A crew of Master Gardeners, students, faculty and other volunteers have teamed up for a cleanup effort with a challenging goal: remove thick Chinese privet out of Gainesville State College.

The cleanup project is a four-Saturday event throughout the month of November geared toward removing the privet in the entrance way to Gainesville State, across from Walmart on Mundy Mill in Oakwood. The effort to get rid of the privet wrapped up Saturday.

Brian Harding, a Gainesville State student and instigator of the cleanup effort, has been working in the “green industry” for 12 to 13 years. He noticed the problem that Gainesville State was having with privet on one of the trails about six months ago.

“Just like people look at a picture and notice different things, I looked at this and saw the privets,” Harding said.

Harding said that the privet makes the trails less safe because it encloses the woods.

“The majority of the privet here is about shoulder high, so there’s no telling who or what is hiding in there,” Harding said.

Chinese privet, which crowds out native plants, becomes a menace by forming a thick blanket across the ground, like it has done at Gainesville State.

“It was introduced in the 1850s in China as a privacy hedge, and it has quickly escaped cultivation,” Harding said. “It is found throughout the state, and it is naturalized as far west as Texas.”

To get rid of the Chinese privet, volunteers use shears to cut it off at the base, and then spray it with the herbicide Roundup, which contains glyphosate as an active ingredient.

“You want to use something that is at least a 41 percent glyphosate,” Harding said. “The plant will translocate that chemical to the root system and it will kill it.”

Privet tends to be found in moist, open areas, but it can also be found in shaded or dry areas.

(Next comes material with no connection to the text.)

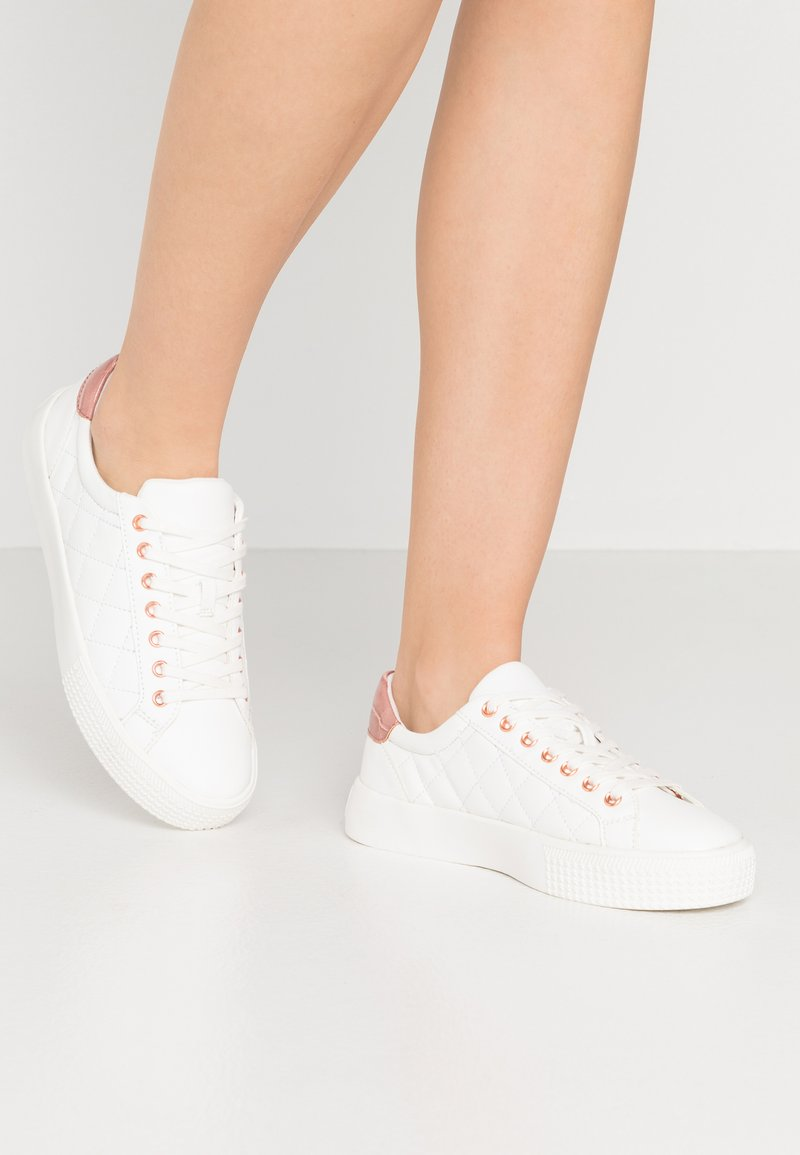 New Look - MILTED QUILTED LACE UP - Trainers - white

It forms thickets in fields and reproduces by sprouts and seeds, and it can be very difficult to remove.

“Individual plants can produce over 1 million seeds over the course of their life,” said Harding, who advises homeowners to be very diligent about Chinese privet.

“Homeowners can recognize it,” Harding said. “In this area it is usually evergreen, the leaves typically aren’t bigger than your thumbnail, they are oppositely paired on the stem, they have a creamy white flower in May, and they are a terrible allergen.”

Even if the privet is serving a purpose in someone’s yard, such as blocking a view, it still needs to be removed because of its impact on the environment.

Once a clean cut is made, privet needs to be sprayed within one minute of being cut. Every time privet is cut, it sprouts again quickly if it is hacked down and not sprayed.

Margi Flood, a Gainesville State biology professor, believes that the cleanup project is important for the college because it sets an example for others.

“If we go out and we spend the effort to clean up privet and beautify the habitat, then other people will see it and perhaps be interested in learning about invasives and removing invasives from property,” Flood said.

Flood said invasive species such as Chinese privet can disrupt secondary succession and limit food for birds.

Birds love privet, but it only blooms once a year, so if it limits other plants from blooming there is less food for the birds.

Blythe Butler and Brad Brown, both Gainesville State biology students, chose to volunteer with the cleanup project last weekend.

Butler feels that it is good for college students to help make their campus look better. Brown said he wanted the chance to be outside and work with his hands.

“It is something I enjoy doing,” Brown said.